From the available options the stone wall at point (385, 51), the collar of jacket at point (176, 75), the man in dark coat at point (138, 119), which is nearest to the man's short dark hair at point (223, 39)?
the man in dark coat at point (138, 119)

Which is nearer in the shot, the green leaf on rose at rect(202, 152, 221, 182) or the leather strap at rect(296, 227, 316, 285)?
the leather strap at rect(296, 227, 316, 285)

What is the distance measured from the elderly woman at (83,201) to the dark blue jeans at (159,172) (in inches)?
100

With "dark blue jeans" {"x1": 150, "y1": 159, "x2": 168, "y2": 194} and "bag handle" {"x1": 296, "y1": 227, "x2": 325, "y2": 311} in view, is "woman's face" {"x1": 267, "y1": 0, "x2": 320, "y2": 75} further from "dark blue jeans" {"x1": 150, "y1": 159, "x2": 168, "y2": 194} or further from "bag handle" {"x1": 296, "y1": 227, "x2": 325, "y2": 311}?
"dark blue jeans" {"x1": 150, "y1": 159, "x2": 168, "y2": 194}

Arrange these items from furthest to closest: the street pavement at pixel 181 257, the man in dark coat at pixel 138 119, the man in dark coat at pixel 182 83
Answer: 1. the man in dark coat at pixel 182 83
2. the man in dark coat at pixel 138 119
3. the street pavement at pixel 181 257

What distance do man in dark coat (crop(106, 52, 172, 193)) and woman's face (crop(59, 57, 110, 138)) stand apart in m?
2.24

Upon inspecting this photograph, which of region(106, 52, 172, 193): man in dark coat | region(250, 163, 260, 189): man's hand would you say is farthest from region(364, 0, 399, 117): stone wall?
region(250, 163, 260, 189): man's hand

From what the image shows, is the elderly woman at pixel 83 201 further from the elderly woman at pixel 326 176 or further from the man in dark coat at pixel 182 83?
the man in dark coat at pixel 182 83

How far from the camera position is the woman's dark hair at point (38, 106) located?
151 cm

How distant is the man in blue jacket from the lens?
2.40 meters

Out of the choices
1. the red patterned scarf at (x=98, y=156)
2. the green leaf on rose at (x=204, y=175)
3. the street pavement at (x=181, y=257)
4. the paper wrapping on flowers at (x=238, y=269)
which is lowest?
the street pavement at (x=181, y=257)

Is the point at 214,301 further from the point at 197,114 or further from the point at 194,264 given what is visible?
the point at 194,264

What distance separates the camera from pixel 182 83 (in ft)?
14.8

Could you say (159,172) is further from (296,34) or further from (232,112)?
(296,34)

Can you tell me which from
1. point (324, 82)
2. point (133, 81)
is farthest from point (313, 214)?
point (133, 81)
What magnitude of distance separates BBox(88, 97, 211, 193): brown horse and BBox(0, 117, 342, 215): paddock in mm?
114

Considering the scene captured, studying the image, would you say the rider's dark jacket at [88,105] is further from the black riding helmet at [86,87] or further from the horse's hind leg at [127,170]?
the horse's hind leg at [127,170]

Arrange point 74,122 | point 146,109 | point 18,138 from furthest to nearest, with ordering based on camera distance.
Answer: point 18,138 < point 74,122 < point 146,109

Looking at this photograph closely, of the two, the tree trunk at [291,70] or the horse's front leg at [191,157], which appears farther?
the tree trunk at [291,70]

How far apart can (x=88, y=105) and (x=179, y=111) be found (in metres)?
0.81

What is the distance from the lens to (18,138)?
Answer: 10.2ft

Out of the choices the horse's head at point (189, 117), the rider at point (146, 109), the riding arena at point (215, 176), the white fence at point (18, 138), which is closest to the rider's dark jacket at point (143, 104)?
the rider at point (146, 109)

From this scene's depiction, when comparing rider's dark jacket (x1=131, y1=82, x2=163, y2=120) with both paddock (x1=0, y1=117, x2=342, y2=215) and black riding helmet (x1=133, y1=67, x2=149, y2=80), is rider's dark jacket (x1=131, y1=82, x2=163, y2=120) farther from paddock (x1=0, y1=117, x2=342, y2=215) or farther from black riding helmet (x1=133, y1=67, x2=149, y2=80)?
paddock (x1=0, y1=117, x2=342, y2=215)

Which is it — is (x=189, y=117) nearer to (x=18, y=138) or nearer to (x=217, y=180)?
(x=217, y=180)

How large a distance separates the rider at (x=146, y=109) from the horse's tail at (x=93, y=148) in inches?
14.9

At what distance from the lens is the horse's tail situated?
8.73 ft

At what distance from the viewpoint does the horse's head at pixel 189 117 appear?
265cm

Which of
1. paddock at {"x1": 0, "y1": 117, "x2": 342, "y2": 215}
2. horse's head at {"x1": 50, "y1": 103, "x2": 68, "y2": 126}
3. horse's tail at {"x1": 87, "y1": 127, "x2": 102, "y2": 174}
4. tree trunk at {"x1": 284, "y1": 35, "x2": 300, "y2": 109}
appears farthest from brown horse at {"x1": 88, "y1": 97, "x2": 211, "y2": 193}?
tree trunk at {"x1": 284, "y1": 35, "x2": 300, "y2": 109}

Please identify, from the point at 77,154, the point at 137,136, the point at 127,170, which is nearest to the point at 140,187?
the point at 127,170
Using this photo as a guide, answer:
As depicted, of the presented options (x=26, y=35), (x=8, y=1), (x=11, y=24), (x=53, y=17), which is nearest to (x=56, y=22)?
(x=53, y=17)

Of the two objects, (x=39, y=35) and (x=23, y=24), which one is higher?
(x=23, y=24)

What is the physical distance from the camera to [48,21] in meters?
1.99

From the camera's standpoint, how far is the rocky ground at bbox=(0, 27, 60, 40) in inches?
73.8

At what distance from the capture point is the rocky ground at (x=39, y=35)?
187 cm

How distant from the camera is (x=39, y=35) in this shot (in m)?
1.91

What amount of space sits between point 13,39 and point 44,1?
--
**Work required**. Reproduce all of the entries above word for word, with no changes.

**Answer for the task**.
From the available options the stone wall at point (385, 51), the collar of jacket at point (176, 75), the man in dark coat at point (138, 119), which is nearest to the man's short dark hair at point (223, 39)?
the man in dark coat at point (138, 119)

Which is nearer in the shot, the green leaf on rose at rect(202, 152, 221, 182) or the leather strap at rect(296, 227, 316, 285)?
the leather strap at rect(296, 227, 316, 285)

What is the distance measured from the elderly woman at (83,201) to the dark blue jeans at (159,172) (in inches)?
100

With "dark blue jeans" {"x1": 150, "y1": 159, "x2": 168, "y2": 194} and "bag handle" {"x1": 296, "y1": 227, "x2": 325, "y2": 311} in view, is "woman's face" {"x1": 267, "y1": 0, "x2": 320, "y2": 75} further from "dark blue jeans" {"x1": 150, "y1": 159, "x2": 168, "y2": 194} or further from "bag handle" {"x1": 296, "y1": 227, "x2": 325, "y2": 311}?
"dark blue jeans" {"x1": 150, "y1": 159, "x2": 168, "y2": 194}

Arrange these items from furthest to closest: the street pavement at pixel 181 257, the man in dark coat at pixel 138 119, the man in dark coat at pixel 182 83
Answer: 1. the man in dark coat at pixel 182 83
2. the man in dark coat at pixel 138 119
3. the street pavement at pixel 181 257

What distance do man in dark coat (crop(106, 52, 172, 193)) and woman's face (crop(59, 57, 110, 138)) stand apart in m?
2.24

Upon inspecting this photograph, which of region(106, 52, 172, 193): man in dark coat | region(250, 163, 260, 189): man's hand would you say is farthest from region(364, 0, 399, 117): stone wall?
region(250, 163, 260, 189): man's hand

From what the image shows, is the elderly woman at pixel 83 201 further from the elderly woman at pixel 326 176 or further from the man in dark coat at pixel 182 83?
the man in dark coat at pixel 182 83

How far from the camera position is the woman's dark hair at point (38, 106) located?
151 cm

How distant is the man in blue jacket from the lens?
2.40 meters

Out of the choices
1. the red patterned scarf at (x=98, y=156)
2. the green leaf on rose at (x=204, y=175)
3. the street pavement at (x=181, y=257)
4. the paper wrapping on flowers at (x=238, y=269)
which is lowest?
the street pavement at (x=181, y=257)

Is the point at 214,301 further from the point at 197,114 or further from the point at 194,264 given what is visible?
the point at 194,264

What distance separates the camera from pixel 182 83 (in ft)?
14.8

Could you say (159,172) is further from (296,34) or further from (232,112)?
(296,34)

Can you tell me which from
1. point (324, 82)
2. point (133, 81)
is farthest from point (313, 214)?
point (133, 81)
What magnitude of distance separates BBox(88, 97, 211, 193): brown horse and BBox(0, 117, 342, 215): paddock in mm?
114

Considering the scene captured, studying the image, would you say the rider's dark jacket at [88,105] is further from the black riding helmet at [86,87] or further from the horse's hind leg at [127,170]?
the horse's hind leg at [127,170]

Arrange point 74,122 | point 146,109 | point 18,138 from furthest to nearest, with ordering based on camera distance.
Answer: point 18,138 < point 74,122 < point 146,109

Looking at this photograph closely, of the two, the tree trunk at [291,70] or the horse's front leg at [191,157], which appears farther?
the tree trunk at [291,70]

How far apart can (x=88, y=105) and (x=179, y=111) be found (in metres)?
0.81

What is the distance from the lens to (18,138)?
Answer: 10.2ft

Out of the choices the horse's head at point (189, 117), the rider at point (146, 109), the riding arena at point (215, 176), the white fence at point (18, 138), which is closest to the rider's dark jacket at point (143, 104)?
the rider at point (146, 109)

From this scene's depiction, when comparing rider's dark jacket (x1=131, y1=82, x2=163, y2=120) with both paddock (x1=0, y1=117, x2=342, y2=215) and black riding helmet (x1=133, y1=67, x2=149, y2=80), is rider's dark jacket (x1=131, y1=82, x2=163, y2=120) farther from paddock (x1=0, y1=117, x2=342, y2=215) or farther from black riding helmet (x1=133, y1=67, x2=149, y2=80)?
paddock (x1=0, y1=117, x2=342, y2=215)

Which is it — is (x=189, y=117) nearer to (x=18, y=138) or nearer to (x=217, y=180)?
(x=217, y=180)

How large a distance separates the rider at (x=146, y=109) from the horse's tail at (x=93, y=148) in inches?
14.9

At what distance from the lens is the horse's tail situated?
8.73 ft

At what distance from the viewpoint does the horse's head at pixel 189 117 appear?
265cm

Which of
1. paddock at {"x1": 0, "y1": 117, "x2": 342, "y2": 215}
2. horse's head at {"x1": 50, "y1": 103, "x2": 68, "y2": 126}
3. horse's tail at {"x1": 87, "y1": 127, "x2": 102, "y2": 174}
4. tree trunk at {"x1": 284, "y1": 35, "x2": 300, "y2": 109}
appears farthest from brown horse at {"x1": 88, "y1": 97, "x2": 211, "y2": 193}?
tree trunk at {"x1": 284, "y1": 35, "x2": 300, "y2": 109}

Please identify, from the point at 77,154, the point at 137,136, the point at 127,170, which is nearest to the point at 140,187?
the point at 127,170
Using this photo as a guide, answer:
As depicted, of the presented options (x=26, y=35), (x=8, y=1), (x=11, y=24), (x=53, y=17), which is nearest to (x=56, y=22)?
(x=53, y=17)

Of the two objects, (x=39, y=35) and (x=23, y=24), which one is higher?
(x=23, y=24)

What is the physical distance from the camera to [48,21] in meters?
1.99

From the camera's standpoint, how far is the rocky ground at bbox=(0, 27, 60, 40) in inches?
73.8

At what distance from the capture point is the rocky ground at (x=39, y=35)?
187 cm

How distant from the camera is (x=39, y=35) in this shot (in m)?
1.91

What amount of space sits between point 13,39 and point 44,1?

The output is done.